>> START Dataset records

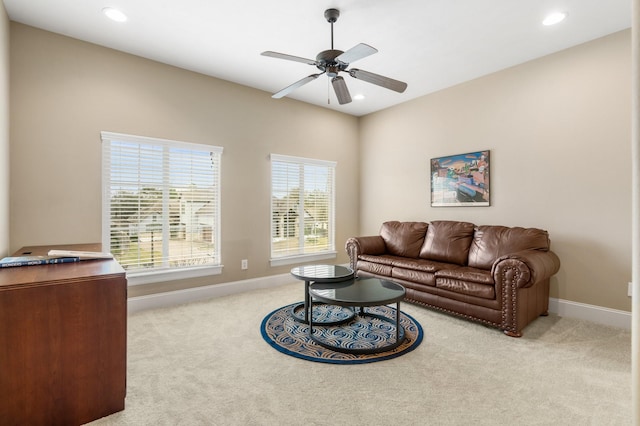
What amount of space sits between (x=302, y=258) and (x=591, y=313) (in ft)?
12.1

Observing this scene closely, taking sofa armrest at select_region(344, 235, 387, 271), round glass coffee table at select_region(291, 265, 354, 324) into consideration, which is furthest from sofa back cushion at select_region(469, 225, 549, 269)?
round glass coffee table at select_region(291, 265, 354, 324)

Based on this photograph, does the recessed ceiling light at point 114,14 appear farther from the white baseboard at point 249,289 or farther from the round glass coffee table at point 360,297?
the round glass coffee table at point 360,297

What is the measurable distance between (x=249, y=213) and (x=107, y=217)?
1.73 m

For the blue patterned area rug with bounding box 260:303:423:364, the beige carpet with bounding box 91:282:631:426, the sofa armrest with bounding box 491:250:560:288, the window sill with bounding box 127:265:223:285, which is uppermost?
the sofa armrest with bounding box 491:250:560:288

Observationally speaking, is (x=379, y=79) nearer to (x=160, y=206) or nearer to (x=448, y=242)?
(x=448, y=242)

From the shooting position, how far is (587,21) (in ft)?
9.62

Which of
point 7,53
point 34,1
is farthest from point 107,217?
point 34,1

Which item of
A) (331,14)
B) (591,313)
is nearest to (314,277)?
(331,14)

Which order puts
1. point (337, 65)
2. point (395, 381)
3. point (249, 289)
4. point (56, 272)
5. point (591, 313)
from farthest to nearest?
point (249, 289)
point (591, 313)
point (337, 65)
point (395, 381)
point (56, 272)

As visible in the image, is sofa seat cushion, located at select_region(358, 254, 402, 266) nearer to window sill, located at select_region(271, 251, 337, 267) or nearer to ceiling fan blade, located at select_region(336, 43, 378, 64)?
window sill, located at select_region(271, 251, 337, 267)

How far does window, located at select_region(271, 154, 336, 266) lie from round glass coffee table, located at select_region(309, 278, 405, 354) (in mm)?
1961

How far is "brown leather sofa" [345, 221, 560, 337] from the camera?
9.41ft

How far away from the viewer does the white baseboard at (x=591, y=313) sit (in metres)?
3.09

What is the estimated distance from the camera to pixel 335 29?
121 inches
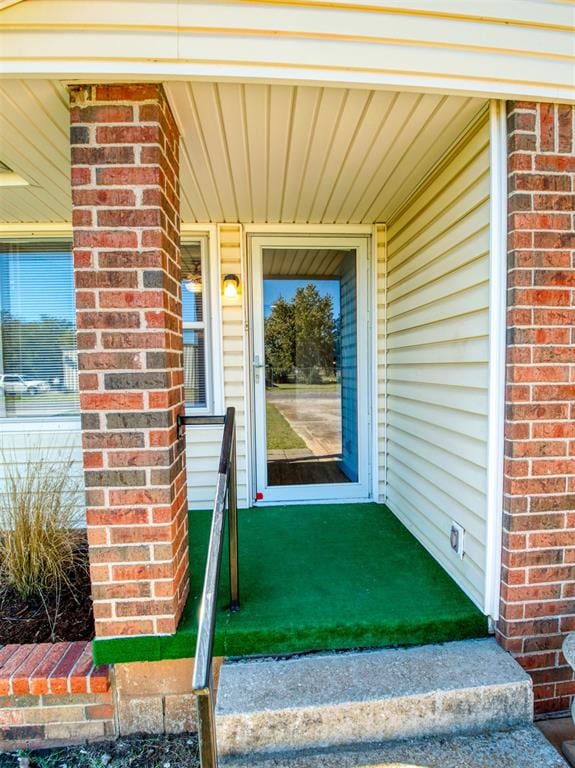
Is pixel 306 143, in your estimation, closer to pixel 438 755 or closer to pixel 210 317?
pixel 210 317

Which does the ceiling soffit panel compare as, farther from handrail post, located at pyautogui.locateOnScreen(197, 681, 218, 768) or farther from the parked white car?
handrail post, located at pyautogui.locateOnScreen(197, 681, 218, 768)

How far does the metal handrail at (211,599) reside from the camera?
3.28 feet

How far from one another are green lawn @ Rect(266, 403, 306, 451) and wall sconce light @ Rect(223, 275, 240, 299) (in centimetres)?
89

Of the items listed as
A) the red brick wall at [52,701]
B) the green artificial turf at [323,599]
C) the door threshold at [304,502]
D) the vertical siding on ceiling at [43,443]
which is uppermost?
the vertical siding on ceiling at [43,443]

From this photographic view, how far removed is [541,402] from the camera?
5.31 ft

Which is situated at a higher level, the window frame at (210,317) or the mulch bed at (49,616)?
the window frame at (210,317)

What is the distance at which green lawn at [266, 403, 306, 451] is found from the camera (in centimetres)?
314

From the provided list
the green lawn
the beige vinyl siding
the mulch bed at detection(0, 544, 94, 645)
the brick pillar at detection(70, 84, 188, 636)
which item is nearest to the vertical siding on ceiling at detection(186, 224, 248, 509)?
the green lawn

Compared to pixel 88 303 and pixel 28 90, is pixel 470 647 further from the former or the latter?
pixel 28 90

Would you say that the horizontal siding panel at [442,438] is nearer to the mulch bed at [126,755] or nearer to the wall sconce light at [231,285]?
the wall sconce light at [231,285]

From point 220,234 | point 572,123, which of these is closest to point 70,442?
point 220,234

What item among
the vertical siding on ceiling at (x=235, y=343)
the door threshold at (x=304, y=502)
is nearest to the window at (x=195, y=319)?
the vertical siding on ceiling at (x=235, y=343)

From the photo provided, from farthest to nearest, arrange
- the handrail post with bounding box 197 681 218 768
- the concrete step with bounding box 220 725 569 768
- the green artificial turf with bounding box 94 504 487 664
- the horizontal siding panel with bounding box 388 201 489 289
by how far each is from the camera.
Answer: the horizontal siding panel with bounding box 388 201 489 289 → the green artificial turf with bounding box 94 504 487 664 → the concrete step with bounding box 220 725 569 768 → the handrail post with bounding box 197 681 218 768

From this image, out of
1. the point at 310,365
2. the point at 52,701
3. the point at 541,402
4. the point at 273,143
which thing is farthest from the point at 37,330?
the point at 541,402
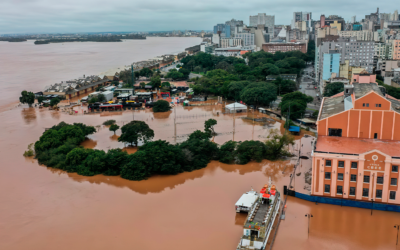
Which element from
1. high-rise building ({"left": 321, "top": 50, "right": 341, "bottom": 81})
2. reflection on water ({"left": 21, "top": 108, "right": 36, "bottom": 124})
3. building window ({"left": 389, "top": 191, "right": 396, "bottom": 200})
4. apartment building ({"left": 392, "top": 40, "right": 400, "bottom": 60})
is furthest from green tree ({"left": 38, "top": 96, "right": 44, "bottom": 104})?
apartment building ({"left": 392, "top": 40, "right": 400, "bottom": 60})

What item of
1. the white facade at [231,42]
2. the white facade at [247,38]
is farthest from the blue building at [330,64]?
the white facade at [231,42]

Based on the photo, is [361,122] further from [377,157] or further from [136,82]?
[136,82]

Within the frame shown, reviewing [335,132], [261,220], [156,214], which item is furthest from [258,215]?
[335,132]

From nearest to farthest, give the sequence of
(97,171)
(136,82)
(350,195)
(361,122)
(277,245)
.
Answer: (277,245) → (350,195) → (361,122) → (97,171) → (136,82)

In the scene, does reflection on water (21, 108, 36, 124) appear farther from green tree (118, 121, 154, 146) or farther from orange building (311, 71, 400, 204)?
orange building (311, 71, 400, 204)

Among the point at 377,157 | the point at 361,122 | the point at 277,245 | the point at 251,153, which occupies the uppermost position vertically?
the point at 361,122

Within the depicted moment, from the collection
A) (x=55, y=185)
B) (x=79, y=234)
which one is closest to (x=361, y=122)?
(x=79, y=234)

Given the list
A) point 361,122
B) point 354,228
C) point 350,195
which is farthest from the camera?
point 361,122
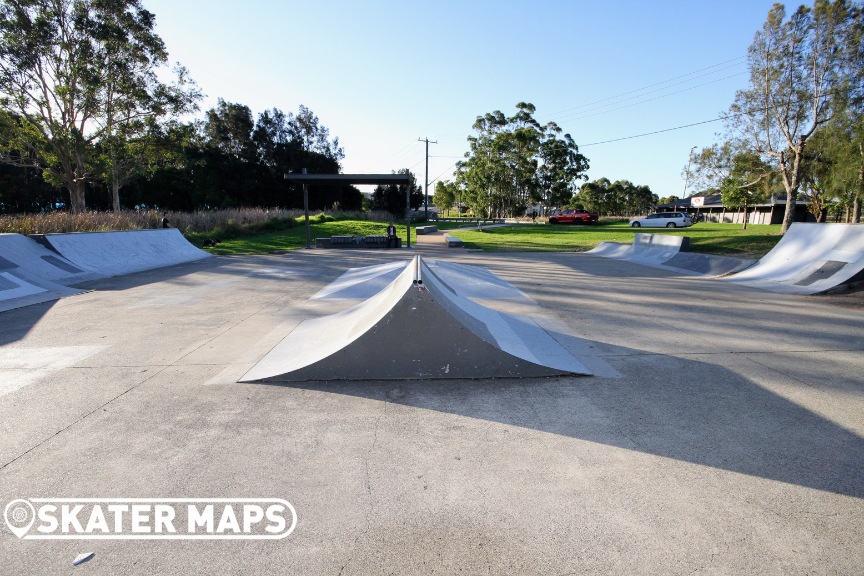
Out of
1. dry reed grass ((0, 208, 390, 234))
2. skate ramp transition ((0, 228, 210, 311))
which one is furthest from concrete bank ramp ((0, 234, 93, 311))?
dry reed grass ((0, 208, 390, 234))

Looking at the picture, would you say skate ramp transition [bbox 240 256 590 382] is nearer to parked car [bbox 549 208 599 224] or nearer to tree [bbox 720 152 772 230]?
tree [bbox 720 152 772 230]

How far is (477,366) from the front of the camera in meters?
4.69

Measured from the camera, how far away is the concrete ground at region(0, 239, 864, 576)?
2232mm

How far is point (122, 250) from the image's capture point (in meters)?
16.2

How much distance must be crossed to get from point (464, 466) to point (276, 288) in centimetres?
888

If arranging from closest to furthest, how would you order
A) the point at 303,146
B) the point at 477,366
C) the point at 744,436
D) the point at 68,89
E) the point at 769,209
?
the point at 744,436 < the point at 477,366 < the point at 68,89 < the point at 769,209 < the point at 303,146

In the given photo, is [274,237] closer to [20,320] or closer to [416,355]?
[20,320]

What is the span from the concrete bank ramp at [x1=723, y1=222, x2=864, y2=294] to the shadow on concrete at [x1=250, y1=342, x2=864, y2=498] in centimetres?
782

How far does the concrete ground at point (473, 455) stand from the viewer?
2232 mm

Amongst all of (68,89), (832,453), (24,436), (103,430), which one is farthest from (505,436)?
(68,89)

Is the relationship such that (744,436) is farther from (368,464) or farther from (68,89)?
(68,89)

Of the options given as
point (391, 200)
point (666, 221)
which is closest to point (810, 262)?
point (666, 221)

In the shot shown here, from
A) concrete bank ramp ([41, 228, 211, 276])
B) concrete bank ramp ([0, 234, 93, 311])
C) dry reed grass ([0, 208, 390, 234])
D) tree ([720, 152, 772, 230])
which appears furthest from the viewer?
A: tree ([720, 152, 772, 230])

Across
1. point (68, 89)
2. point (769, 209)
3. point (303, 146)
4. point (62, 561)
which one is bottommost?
point (62, 561)
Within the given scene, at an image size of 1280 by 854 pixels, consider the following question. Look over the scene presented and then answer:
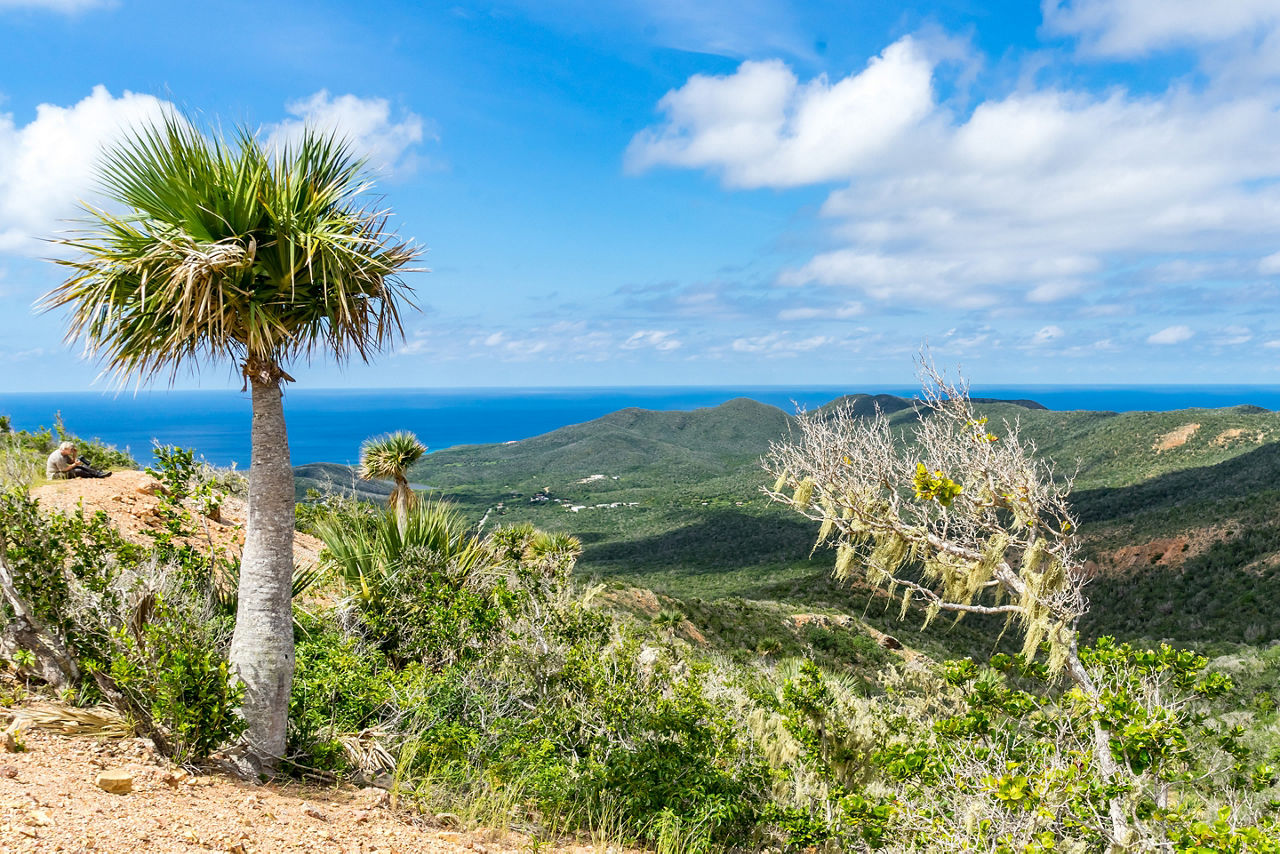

>> END Dataset records

Stated problem: Rewrite the rows from the line that contains "Amongst all of" through the end of the rows, replacing "bottommost" with "lowest" and leaving everything else unchanged. Leave the pictures out of your answer.

The solution:
Amongst all of (68,89), (832,453), (24,436), (103,430), which one is farthest from (505,436)?
(68,89)

Is the relationship such that (744,436) is farther from (368,464) or farther from (68,89)?
(68,89)

Of the options given as
point (391, 200)
point (666, 221)
which is closest to point (810, 262)?
point (666, 221)

In the shot shown here, from
A) concrete bank ramp ([41, 228, 211, 276])
B) concrete bank ramp ([0, 234, 93, 311])
C) dry reed grass ([0, 208, 390, 234])
D) tree ([720, 152, 772, 230])
which appears furthest from the viewer?
A: tree ([720, 152, 772, 230])

Across
1. point (68, 89)
2. point (769, 209)
3. point (303, 146)
4. point (62, 561)
which one is lowest?
point (62, 561)
Within the given scene, at an image size of 1280 by 854 pixels, consider the following question. Look over the scene presented and then answer:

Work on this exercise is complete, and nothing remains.